*Lines of data*
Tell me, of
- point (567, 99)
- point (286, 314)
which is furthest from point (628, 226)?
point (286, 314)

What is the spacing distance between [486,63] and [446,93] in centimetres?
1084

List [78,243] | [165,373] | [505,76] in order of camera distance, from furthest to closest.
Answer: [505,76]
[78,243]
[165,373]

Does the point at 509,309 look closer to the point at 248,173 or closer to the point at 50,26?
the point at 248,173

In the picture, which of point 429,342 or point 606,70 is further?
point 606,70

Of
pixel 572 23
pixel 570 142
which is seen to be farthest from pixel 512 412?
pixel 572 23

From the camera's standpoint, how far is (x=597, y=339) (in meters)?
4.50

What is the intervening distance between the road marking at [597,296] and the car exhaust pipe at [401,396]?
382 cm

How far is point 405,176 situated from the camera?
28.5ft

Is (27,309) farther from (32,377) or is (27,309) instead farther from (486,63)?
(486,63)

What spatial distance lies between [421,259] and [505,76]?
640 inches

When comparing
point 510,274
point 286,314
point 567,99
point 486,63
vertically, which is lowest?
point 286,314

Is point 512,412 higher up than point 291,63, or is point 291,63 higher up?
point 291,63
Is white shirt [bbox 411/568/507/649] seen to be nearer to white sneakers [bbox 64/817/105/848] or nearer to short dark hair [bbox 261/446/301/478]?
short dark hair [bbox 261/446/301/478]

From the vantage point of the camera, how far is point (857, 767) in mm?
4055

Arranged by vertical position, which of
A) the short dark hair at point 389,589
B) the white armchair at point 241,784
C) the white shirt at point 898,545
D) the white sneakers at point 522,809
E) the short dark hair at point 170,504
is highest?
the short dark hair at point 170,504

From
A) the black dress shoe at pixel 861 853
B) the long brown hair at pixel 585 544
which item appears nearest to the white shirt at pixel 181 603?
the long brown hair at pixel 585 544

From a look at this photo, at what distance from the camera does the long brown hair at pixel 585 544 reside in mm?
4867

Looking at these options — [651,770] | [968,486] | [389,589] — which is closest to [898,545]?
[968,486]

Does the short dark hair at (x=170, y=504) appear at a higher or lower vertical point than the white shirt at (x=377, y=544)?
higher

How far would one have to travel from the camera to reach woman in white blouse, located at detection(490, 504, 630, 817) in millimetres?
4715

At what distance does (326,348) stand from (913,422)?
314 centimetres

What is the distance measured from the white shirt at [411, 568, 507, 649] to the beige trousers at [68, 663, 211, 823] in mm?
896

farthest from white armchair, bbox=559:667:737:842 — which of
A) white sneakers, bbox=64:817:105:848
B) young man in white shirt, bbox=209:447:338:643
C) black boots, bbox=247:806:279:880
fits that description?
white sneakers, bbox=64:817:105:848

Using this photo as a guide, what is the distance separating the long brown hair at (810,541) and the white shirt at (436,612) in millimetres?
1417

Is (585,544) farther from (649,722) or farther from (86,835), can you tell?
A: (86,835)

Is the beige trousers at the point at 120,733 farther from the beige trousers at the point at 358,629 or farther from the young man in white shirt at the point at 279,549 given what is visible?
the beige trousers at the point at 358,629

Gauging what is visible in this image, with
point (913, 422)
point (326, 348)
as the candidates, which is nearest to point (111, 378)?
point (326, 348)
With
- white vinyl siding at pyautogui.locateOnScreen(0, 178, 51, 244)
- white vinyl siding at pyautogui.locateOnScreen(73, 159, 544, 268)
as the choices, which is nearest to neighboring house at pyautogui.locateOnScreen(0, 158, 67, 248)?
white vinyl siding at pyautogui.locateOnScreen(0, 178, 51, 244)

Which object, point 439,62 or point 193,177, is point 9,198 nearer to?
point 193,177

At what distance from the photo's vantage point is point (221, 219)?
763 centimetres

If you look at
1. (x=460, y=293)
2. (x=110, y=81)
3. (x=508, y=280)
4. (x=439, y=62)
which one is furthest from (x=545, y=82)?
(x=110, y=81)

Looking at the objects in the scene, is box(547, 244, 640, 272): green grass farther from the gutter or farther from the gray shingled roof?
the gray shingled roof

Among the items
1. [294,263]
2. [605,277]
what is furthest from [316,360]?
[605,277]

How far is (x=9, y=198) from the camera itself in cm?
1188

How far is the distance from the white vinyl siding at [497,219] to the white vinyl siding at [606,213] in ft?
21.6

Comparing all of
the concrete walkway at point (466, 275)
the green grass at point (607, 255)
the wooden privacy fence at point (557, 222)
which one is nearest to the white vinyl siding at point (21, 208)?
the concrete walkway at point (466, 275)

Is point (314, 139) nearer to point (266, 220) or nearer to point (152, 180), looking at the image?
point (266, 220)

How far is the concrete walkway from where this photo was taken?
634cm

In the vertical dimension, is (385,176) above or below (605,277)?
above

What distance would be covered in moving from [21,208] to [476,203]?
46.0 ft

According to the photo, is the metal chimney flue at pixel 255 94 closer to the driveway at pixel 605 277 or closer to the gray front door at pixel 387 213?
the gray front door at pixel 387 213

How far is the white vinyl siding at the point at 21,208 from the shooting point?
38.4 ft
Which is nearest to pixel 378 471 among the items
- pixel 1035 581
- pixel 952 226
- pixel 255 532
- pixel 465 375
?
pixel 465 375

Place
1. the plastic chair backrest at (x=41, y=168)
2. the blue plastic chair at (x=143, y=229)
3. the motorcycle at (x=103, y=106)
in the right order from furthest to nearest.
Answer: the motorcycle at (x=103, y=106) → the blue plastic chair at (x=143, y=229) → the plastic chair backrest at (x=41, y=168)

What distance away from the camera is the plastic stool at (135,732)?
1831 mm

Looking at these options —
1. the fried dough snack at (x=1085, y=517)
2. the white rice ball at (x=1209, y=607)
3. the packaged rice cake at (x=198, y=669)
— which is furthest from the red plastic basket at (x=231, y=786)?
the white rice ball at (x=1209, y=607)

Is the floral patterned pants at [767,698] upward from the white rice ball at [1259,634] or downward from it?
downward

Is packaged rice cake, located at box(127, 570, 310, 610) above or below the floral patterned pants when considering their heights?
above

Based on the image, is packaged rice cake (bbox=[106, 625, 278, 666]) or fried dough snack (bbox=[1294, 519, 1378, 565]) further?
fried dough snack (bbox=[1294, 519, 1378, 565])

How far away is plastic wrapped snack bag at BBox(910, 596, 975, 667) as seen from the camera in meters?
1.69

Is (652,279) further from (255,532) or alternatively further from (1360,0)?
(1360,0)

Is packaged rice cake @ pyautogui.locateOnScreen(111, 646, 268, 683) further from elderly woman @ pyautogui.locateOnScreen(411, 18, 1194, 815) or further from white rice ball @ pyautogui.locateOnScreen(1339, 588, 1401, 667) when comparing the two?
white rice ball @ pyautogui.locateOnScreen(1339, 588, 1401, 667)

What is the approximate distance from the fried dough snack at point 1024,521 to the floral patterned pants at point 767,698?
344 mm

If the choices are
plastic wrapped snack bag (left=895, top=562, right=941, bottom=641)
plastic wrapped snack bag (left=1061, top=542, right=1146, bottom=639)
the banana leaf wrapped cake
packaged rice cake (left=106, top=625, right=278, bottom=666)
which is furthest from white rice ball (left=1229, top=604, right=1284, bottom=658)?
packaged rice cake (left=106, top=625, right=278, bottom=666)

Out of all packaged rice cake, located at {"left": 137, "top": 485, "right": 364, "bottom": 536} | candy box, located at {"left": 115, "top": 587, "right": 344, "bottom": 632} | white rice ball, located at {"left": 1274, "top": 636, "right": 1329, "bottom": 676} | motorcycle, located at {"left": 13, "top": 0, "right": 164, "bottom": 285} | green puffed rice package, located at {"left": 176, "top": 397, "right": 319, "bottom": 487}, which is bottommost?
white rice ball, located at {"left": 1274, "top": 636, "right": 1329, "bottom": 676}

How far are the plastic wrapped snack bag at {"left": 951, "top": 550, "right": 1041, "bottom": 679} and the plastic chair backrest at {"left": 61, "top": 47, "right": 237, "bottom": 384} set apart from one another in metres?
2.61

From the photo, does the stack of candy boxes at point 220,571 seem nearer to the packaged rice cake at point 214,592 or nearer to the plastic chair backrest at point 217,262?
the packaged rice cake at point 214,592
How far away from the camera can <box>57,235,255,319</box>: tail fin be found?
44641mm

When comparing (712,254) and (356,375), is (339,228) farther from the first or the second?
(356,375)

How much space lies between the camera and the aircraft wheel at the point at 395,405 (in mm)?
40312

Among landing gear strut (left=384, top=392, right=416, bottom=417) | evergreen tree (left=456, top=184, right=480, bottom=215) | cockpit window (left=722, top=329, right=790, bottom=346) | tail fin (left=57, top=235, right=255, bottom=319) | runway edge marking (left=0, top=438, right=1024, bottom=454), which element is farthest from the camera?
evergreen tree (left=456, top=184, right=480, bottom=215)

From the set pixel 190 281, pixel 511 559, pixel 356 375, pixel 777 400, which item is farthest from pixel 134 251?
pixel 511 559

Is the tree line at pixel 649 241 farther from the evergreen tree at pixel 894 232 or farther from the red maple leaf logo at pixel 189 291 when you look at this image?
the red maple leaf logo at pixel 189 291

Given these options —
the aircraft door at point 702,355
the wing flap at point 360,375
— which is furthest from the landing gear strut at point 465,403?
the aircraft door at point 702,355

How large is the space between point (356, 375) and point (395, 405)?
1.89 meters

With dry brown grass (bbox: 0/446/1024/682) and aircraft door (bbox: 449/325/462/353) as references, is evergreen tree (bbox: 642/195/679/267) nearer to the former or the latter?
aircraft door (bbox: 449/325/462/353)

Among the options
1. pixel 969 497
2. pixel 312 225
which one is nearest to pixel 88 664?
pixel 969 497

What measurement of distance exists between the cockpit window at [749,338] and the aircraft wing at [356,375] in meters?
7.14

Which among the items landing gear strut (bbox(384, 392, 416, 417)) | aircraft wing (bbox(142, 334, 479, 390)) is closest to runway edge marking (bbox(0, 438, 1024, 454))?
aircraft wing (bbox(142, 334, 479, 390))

*Your task*
Look above for the line containing "With dry brown", then transcribe it and all lines after it through the last, exactly and with nothing else.

*The output*
With dry brown grass (bbox: 0/446/1024/682) and aircraft door (bbox: 449/325/462/353) as references, is evergreen tree (bbox: 642/195/679/267) nearer to the former or the latter?
aircraft door (bbox: 449/325/462/353)

Among the options
1. pixel 969 497
2. pixel 312 225
which one is nearest to pixel 88 664?
pixel 969 497

What measurement of distance exists between the cockpit window at [749,338] and the aircraft wing at [356,375] in meters?
7.14

Which among the items landing gear strut (bbox(384, 392, 416, 417)) | aircraft wing (bbox(142, 334, 479, 390)) is closest to runway edge marking (bbox(0, 438, 1024, 454))?
aircraft wing (bbox(142, 334, 479, 390))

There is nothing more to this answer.